Following data processing, 349,346 traffic samples were retained in the final dataset. This dataset includes 150,000 samples of normal behavior, encompassing all modes. It also contains 199,346 attack samples, comprising 102,530 SYN-Flood attacks, 90,727 DDoS attacks, 2442 Nmap attacks, 2450 ARP attacks, and 1242 Scapy attacks.

4.3. Data Oversampling

The dataset used in this study exhibits a significant imbalance. The number of Nmap, ARP, and Scapy attack samples is considerably smaller compared to other attack types and normal traffic. This imbalance can lead traditional machine learning models to favor majority classes, thereby neglecting the features of minority classes. Consequently, SMOTE and Borderline-SMOTE were applied to oversample the minority attack samples.

Prior to oversampling, the dataset was divided into training and testing sets, with 80% allocated to training and 20% to testing. The training set was utilized to train and fine-tune the model, while the testing set was employed to evaluate its final performance. Stratified sampling was employed to ensure adequate representation of minority classes in both sets. Table 1 presents the distribution of the training and testing sets.

The minority class samples in the training set were oversampled. Initially, new minority class samples were generated in the feature space using SMOTE. Subsequently, Borderline-SMOTE was applied to further oversample boundary samples, improving the model’s capability to recognize them. Table 2 presents the distribution of the training set before and after oversampling.
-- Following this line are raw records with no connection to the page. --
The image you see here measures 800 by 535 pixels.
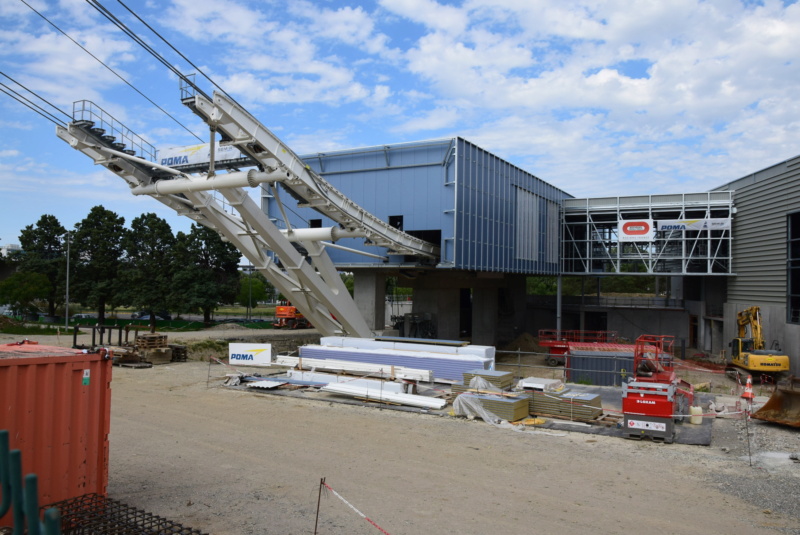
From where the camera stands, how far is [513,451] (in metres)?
12.4

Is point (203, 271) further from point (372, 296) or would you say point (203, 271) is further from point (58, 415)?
point (58, 415)

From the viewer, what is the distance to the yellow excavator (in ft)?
80.2

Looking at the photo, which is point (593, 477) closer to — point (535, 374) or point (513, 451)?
point (513, 451)

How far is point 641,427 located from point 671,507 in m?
4.87

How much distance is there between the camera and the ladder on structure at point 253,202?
62.0ft

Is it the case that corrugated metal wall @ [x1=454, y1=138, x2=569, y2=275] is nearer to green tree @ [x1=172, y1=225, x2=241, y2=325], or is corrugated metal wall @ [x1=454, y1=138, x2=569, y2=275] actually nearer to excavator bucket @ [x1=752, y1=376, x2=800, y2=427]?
excavator bucket @ [x1=752, y1=376, x2=800, y2=427]

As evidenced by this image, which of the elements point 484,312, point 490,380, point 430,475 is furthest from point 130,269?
point 430,475

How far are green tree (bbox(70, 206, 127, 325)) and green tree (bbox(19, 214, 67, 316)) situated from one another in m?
1.56

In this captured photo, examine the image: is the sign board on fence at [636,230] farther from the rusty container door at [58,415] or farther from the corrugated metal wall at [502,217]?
the rusty container door at [58,415]

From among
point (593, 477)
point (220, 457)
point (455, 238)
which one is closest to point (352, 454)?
point (220, 457)

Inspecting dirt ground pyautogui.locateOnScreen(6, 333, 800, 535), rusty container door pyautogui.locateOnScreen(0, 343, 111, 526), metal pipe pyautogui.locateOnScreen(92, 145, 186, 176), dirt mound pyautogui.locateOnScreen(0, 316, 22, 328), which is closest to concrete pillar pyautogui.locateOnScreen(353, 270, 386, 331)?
metal pipe pyautogui.locateOnScreen(92, 145, 186, 176)

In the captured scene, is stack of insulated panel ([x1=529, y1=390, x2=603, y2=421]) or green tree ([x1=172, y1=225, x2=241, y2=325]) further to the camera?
green tree ([x1=172, y1=225, x2=241, y2=325])

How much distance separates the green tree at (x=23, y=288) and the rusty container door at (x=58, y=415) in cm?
4379

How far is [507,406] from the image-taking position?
1545cm
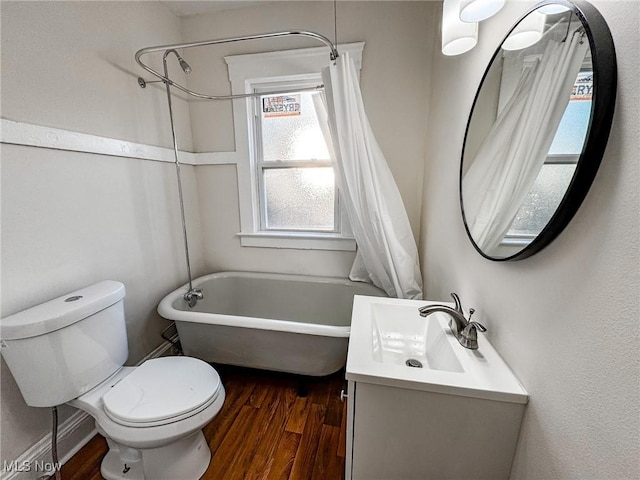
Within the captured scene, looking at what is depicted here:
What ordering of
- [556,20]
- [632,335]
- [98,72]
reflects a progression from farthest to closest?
[98,72] → [556,20] → [632,335]

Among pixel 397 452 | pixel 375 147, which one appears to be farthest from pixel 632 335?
pixel 375 147

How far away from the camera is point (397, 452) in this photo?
80 cm

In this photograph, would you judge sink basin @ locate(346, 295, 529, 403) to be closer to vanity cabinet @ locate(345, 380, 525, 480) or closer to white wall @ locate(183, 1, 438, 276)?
vanity cabinet @ locate(345, 380, 525, 480)

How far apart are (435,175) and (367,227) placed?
510 mm

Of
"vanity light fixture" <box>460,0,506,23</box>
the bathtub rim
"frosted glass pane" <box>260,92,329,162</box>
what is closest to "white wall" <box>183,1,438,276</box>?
"frosted glass pane" <box>260,92,329,162</box>

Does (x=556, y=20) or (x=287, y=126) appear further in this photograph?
(x=287, y=126)

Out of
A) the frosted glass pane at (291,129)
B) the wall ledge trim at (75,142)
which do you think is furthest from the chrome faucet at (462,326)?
the wall ledge trim at (75,142)

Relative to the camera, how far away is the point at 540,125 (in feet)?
2.15

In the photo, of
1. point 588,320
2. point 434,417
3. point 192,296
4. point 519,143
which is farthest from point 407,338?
point 192,296

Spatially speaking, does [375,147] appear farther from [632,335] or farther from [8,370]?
[8,370]

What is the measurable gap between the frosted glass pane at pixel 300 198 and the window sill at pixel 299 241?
10cm

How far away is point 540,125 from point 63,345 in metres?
1.74

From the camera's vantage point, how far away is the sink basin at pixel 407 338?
3.23 feet

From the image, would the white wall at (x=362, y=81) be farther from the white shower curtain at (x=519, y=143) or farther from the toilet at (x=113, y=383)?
the toilet at (x=113, y=383)
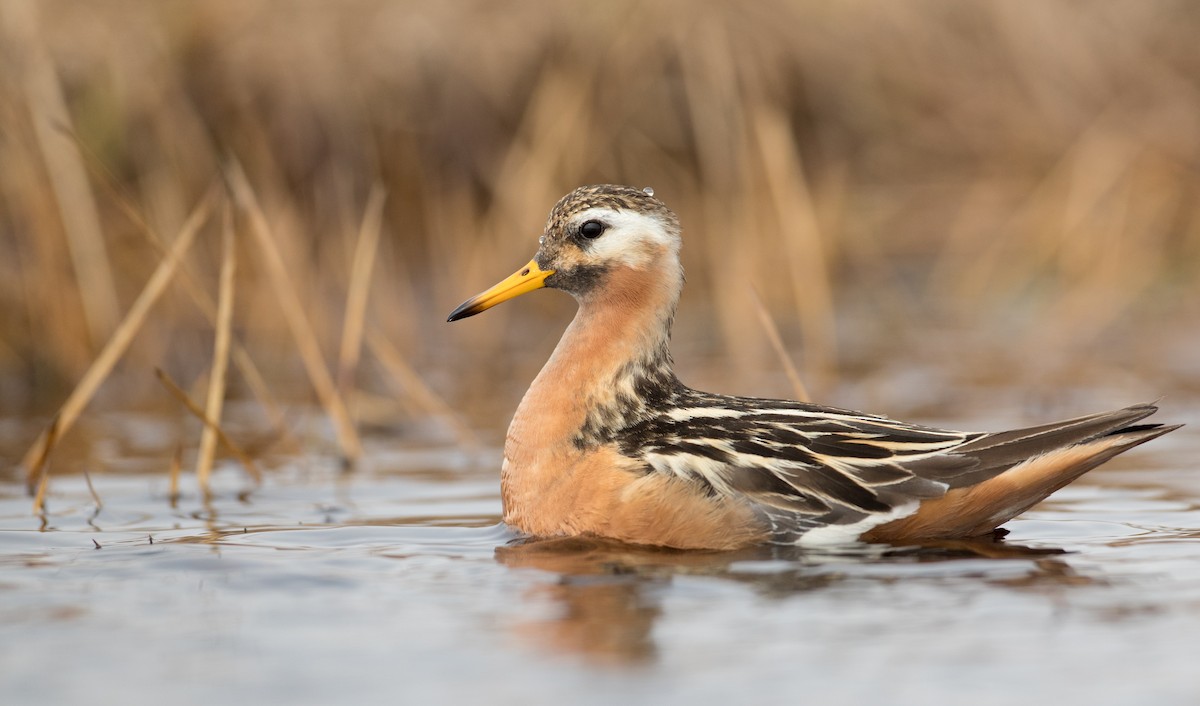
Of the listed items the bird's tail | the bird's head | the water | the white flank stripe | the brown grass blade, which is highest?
the bird's head

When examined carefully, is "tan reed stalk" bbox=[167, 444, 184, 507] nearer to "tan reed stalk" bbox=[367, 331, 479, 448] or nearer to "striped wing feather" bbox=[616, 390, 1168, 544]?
"tan reed stalk" bbox=[367, 331, 479, 448]

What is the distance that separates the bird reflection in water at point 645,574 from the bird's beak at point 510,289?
1139 mm

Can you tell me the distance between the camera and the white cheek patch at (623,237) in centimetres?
711

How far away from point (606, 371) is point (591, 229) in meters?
0.63

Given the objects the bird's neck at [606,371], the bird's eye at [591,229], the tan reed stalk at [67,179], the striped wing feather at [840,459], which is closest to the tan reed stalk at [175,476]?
the bird's neck at [606,371]

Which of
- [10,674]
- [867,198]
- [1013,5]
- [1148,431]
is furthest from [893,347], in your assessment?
[10,674]

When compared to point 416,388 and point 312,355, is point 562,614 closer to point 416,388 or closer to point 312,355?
point 312,355

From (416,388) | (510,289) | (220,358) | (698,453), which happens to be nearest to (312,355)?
(416,388)

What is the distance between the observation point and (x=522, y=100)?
13.5 metres

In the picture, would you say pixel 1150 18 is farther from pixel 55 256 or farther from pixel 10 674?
pixel 10 674

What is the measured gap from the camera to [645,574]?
5.84m

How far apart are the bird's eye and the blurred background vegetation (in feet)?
9.33

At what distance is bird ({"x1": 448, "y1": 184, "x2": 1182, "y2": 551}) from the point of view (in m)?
6.28

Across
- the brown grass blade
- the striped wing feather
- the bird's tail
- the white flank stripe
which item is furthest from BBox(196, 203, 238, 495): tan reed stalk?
the bird's tail
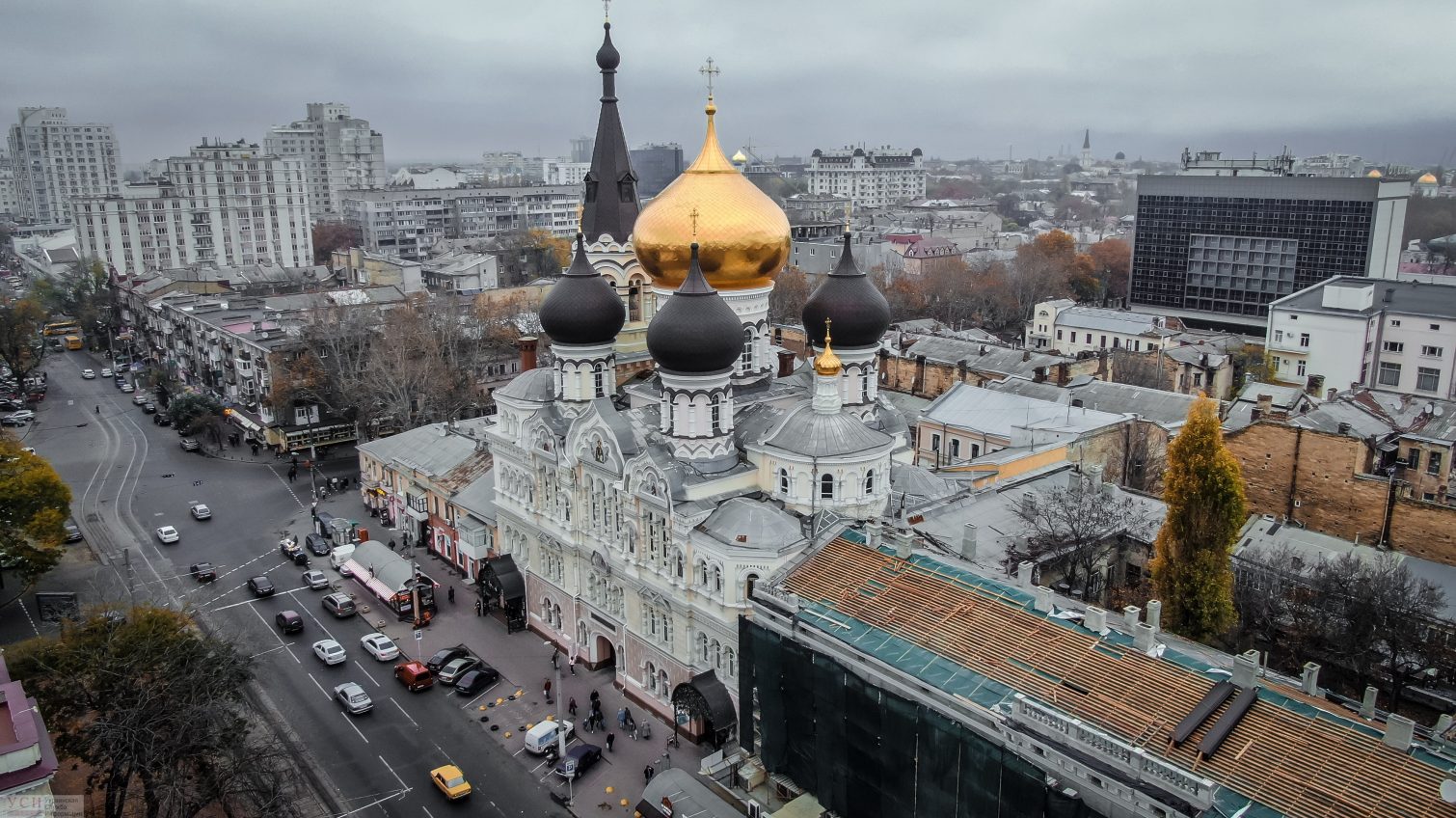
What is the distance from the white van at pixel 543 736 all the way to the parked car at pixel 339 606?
12.0 m

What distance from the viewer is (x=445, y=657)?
34906 millimetres

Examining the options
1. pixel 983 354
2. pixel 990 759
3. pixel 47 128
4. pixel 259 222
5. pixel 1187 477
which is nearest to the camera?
pixel 990 759

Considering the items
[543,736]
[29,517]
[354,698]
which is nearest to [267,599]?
[29,517]

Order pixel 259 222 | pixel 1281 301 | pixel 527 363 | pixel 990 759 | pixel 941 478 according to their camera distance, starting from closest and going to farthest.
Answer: pixel 990 759, pixel 941 478, pixel 527 363, pixel 1281 301, pixel 259 222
After oversampling, the number of minority class samples in the training set increased substantially. To mitigate the overfitting caused by excessive synthetic samples and to preserve data diversity and authenticity, the number of minority samples was kept relatively low. This strategy addresses class imbalance while maintaining model robustness and training efficiency.

4.4. MS1DCNN WDTransformer Module

The parallel MS1DCNN–WDTransformer module comprises two branches: the MS1DCNN branch and the Weight-Dropped Transformer branch. The MS1DCNN module utilized in this study adopts a parallel branch structure with two different convolution kernel sizes. The first layer comprises 8 kernels of size 3, while the second layer consists of 16 kernels of size 5. After each convolution, a ReLU activation function is applied to perform non-linear mapping. The corresponding calculation formula is provided below:

Re L U (x) = \max (0, x)

(11)

Each convolution branch is followed by MaxPooling and GlobalMaxPooling operations. MaxPooling is utilized for downsampling to extract critical local features, while GlobalMaxPooling reduces the time steps while retaining essential global features. Following pooling, the outputs of the convolution branches are concatenated to integrate features from different kernels, forming the final feature representation. The convolution stride is set to 1, and the pooling window size is configured to 2.

The WDTransformer module initially extracts global features from the input sequence using WD-Multi-Head Attention, enhancing the model’s capability to capture long-range dependencies. Subsequently, WD-Feed Forward applies non-linear transformations to these features, enhancing the model’s generalization and robustness through DropConnect. AveragePooling is utilized to further compress feature dimensions. The compressed features are subsequently mapped by a Dense layer, followed by a Dropout layer to mitigate the risk of overfitting. In WD-Multi-Head Attention, each attention head is configured with a size of 16. DropConnect is assigned a regularization rate of 0.6, and ReLU serves as the activation function for non-linear mapping.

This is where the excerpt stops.